TEXTE À LIRE:
● ● ● ● ● ● ●

Le Centre Pompidou a eu la chance de vivre un automne printanier, une floraison créatrice quelque peu anachronique. Aux côtés du foisonnant Vidéodanse et de l’éclectique Nouveau Festival — tous deux accessibles en entrée libre —, les Spectacles vivants ont accueilli dans le cadre du Festival d’automne une programmation dont la transdisciplinarité renoue avec la vocation première du lieu parisien. Plus encore que les autres années, l’écriture théâtrale s’est abreuvée aux nouvelles technologies du son et de l’image (Vieux Carré, The Wooster Group) tandis que la danse revenait aux sources de la performance avec un usage presque envahissant de la vidéo, au point que l’on se pose la question de l’étendue de la pandémie à venir.

● ● ● ● ● ● ●

SECTION DES DONNÉES:
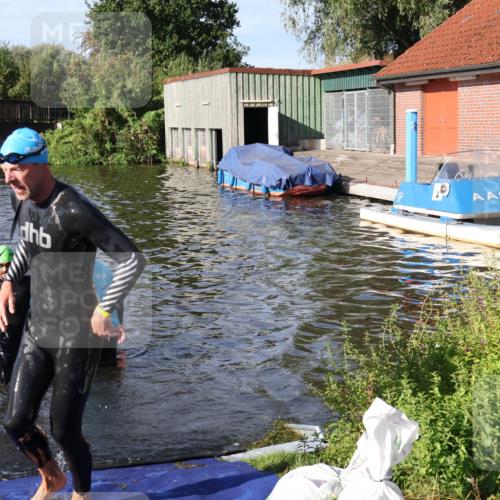 31.08.2025 - Elbe Triathlon Hamburg Luisa Fischer http://msf.ph/oto/8677730 31.08.2025 09:19:41 Schwimmen 593, 729, 750 meine-sportfotos.de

● ● ● ● ● ● ●

EXERCICES À FAIRE:
1 – Relevez tous les noms propres qui figurent dans le texte à lire.
2 – Recopiez sans rien changer le passage du texte à lire qui commence par "Le Centre Pompidou" et se poursuit jusqu'à "pandémie à venir.".
Fondez-vous uniquement sur le texte à lire.

CORRIGÉ DES EXERCICES:
1 – Centre Pompidou, Vidéodanse, Nouveau Festival, Spectacles vivants, Festival d'automne, Vieux Carré, The Wooster Group

2 –
Le Centre Pompidou a eu la chance de vivre un automne printanier, une floraison créatrice quelque peu anachronique. Aux côtés du foisonnant Vidéodanse et de l’éclectique Nouveau Festival — tous deux accessibles en entrée libre —, les Spectacles vivants ont accueilli dans le cadre du Festival d’automne une programmation dont la transdisciplinarité renoue avec la vocation première du lieu parisien. Plus encore que les autres années, l’écriture théâtrale s’est abreuvée aux nouvelles technologies du son et de l’image (Vieux Carré, The Wooster Group) tandis que la danse revenait aux sources de la performance avec un usage presque envahissant de la vidéo, au point que l’on se pose la question de l’étendue de la pandémie à venir.